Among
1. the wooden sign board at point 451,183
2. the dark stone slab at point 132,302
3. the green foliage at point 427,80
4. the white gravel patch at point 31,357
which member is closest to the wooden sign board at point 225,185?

WHAT THIS TASK INVOLVES: Rewrite the records above, replacing each occurrence of "sign board" with "signpost" and leaving everything else unchanged.

SOLVED EXERCISE:
Among
1. the wooden signpost at point 451,183
2. the dark stone slab at point 132,302
3. the green foliage at point 427,80
4. the white gravel patch at point 31,357
which member is closest to the wooden signpost at point 225,185?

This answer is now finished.